## What to produce
Transcribe the rows exactly, starting at the line that contains "Is the ceiling" and ending at the last line of the rows, with both ends included. Leave the pictures out of your transcription.

## Input data
::::

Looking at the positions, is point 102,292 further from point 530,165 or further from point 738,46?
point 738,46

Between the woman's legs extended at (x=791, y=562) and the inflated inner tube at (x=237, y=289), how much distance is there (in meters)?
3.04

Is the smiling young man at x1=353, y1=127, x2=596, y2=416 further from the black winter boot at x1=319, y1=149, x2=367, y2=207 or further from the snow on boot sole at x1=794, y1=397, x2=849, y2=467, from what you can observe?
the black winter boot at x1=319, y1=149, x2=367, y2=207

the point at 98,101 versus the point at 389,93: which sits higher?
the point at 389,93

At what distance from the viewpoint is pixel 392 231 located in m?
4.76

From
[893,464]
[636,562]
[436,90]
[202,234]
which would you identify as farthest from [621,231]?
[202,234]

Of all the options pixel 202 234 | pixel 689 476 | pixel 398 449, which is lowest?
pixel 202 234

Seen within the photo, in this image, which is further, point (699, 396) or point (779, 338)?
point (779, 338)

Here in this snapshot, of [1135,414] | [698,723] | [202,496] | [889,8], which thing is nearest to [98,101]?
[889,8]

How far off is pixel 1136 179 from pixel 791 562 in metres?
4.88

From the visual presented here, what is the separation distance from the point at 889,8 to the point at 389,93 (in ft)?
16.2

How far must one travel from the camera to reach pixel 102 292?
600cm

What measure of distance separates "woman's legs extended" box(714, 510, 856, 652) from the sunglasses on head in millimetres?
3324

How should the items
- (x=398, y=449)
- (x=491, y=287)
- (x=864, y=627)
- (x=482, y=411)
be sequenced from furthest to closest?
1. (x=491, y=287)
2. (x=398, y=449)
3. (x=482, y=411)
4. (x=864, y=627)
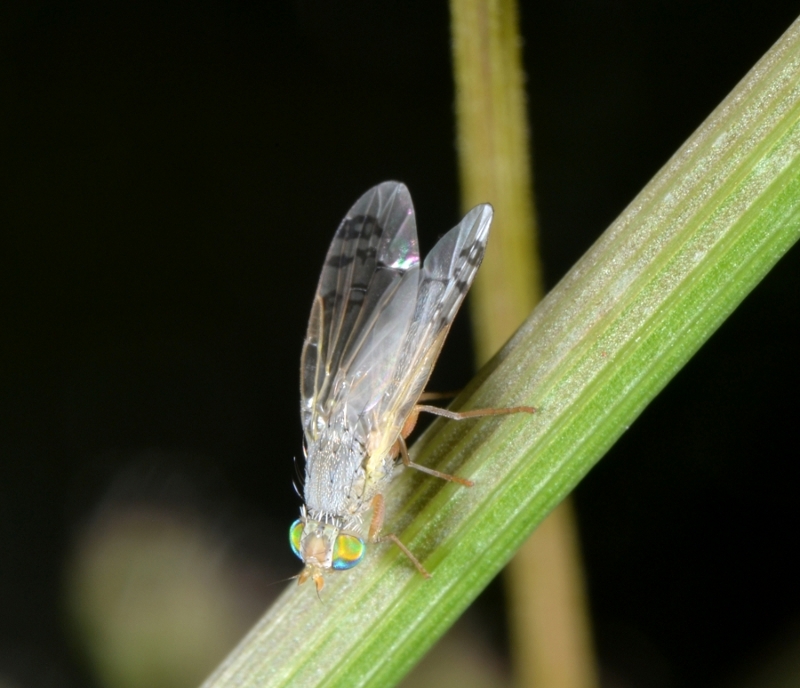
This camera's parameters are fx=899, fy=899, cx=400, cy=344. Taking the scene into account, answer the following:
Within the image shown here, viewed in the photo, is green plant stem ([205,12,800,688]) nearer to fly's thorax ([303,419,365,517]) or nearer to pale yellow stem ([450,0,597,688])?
fly's thorax ([303,419,365,517])

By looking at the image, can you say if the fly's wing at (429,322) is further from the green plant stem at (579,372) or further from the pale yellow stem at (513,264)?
the green plant stem at (579,372)

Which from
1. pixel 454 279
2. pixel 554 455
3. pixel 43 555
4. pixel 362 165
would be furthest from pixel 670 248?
pixel 43 555

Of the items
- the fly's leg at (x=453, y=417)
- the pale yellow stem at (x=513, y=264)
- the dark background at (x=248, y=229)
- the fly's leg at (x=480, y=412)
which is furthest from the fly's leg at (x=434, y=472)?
the dark background at (x=248, y=229)

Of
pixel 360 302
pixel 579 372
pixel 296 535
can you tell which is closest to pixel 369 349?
pixel 360 302

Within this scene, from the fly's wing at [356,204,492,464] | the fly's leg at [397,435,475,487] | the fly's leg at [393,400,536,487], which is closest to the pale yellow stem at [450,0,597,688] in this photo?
the fly's wing at [356,204,492,464]

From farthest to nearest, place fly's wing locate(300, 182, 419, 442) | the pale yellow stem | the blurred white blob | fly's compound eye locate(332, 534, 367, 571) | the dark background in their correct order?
1. the dark background
2. the blurred white blob
3. fly's wing locate(300, 182, 419, 442)
4. the pale yellow stem
5. fly's compound eye locate(332, 534, 367, 571)

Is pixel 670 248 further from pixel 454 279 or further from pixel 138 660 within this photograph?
pixel 138 660
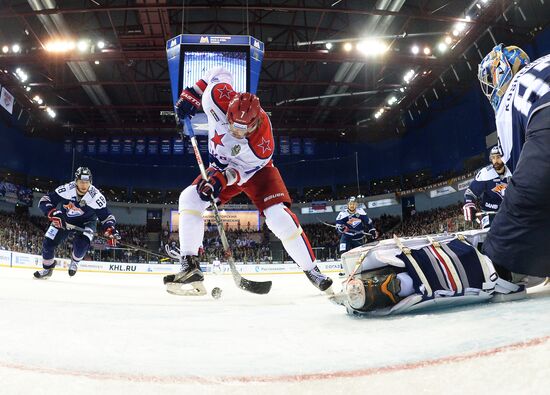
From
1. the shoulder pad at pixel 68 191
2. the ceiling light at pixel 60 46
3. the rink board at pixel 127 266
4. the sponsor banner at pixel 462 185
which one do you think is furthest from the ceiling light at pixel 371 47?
the shoulder pad at pixel 68 191

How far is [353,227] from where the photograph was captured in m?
7.84

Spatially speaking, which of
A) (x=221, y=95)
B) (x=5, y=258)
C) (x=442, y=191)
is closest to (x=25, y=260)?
(x=5, y=258)

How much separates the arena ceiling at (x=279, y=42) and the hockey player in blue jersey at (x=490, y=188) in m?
7.20

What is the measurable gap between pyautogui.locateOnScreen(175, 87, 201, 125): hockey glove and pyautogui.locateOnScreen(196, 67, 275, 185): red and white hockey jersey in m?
0.19

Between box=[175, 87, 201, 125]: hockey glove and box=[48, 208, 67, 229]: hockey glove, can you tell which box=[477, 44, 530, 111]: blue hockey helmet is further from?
box=[48, 208, 67, 229]: hockey glove

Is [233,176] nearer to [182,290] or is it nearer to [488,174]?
[182,290]

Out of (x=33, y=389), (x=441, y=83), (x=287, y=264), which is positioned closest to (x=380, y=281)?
(x=33, y=389)

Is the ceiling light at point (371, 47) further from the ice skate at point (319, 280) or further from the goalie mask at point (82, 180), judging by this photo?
the ice skate at point (319, 280)

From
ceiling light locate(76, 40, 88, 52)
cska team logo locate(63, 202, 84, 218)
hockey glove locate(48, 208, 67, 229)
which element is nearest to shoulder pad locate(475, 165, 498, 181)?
cska team logo locate(63, 202, 84, 218)

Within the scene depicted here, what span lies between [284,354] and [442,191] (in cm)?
2084

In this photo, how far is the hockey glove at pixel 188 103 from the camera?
3.23 meters

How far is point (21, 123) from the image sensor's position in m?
19.8

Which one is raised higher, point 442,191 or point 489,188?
point 442,191

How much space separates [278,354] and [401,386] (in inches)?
17.4
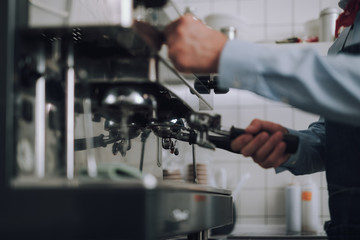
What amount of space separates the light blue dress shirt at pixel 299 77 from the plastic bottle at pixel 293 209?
4.05 feet

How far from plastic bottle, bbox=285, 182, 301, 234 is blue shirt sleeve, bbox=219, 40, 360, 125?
4.05ft

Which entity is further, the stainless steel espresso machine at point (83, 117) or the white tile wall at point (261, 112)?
the white tile wall at point (261, 112)

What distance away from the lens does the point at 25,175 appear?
2.00 ft

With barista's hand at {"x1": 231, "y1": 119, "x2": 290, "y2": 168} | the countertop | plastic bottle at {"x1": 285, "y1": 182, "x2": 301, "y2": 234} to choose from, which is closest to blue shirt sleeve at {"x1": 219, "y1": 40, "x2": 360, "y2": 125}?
Result: barista's hand at {"x1": 231, "y1": 119, "x2": 290, "y2": 168}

::::

## Final result
Is the ceiling light at point (371, 47) further from the ice skate at point (319, 280) or further from the goalie mask at point (82, 180), judging by this photo?
the ice skate at point (319, 280)

From
ceiling light locate(76, 40, 88, 52)
cska team logo locate(63, 202, 84, 218)
hockey glove locate(48, 208, 67, 229)
which element is nearest to shoulder pad locate(475, 165, 498, 181)?
cska team logo locate(63, 202, 84, 218)

Within the scene depicted here, what span lies between [284,354] and [442,191] (in cm)?
2084

In this photo, how far is the hockey glove at pixel 188 103 from the camera?
3.23 meters

How far is point (21, 123) from the image sensor's position in m?
19.8

Which one is raised higher, point 442,191 or point 489,188?
point 442,191

How much space separates [278,354] and [401,386] (in inches)?
17.4
What amount of space separates the light blue dress shirt at pixel 299 77 from the plastic bottle at pixel 293 209?
4.05 feet

How far from plastic bottle, bbox=285, 182, 301, 234 is blue shirt sleeve, bbox=219, 40, 360, 125?
4.05ft

Which entity is further, the stainless steel espresso machine at point (83, 117) or the white tile wall at point (261, 112)?
the white tile wall at point (261, 112)

What distance away from the lens does the point at 25,175 appear?
2.00 ft

With barista's hand at {"x1": 231, "y1": 119, "x2": 290, "y2": 168} | the countertop | plastic bottle at {"x1": 285, "y1": 182, "x2": 301, "y2": 234} to choose from, which is closest to blue shirt sleeve at {"x1": 219, "y1": 40, "x2": 360, "y2": 125}?
Result: barista's hand at {"x1": 231, "y1": 119, "x2": 290, "y2": 168}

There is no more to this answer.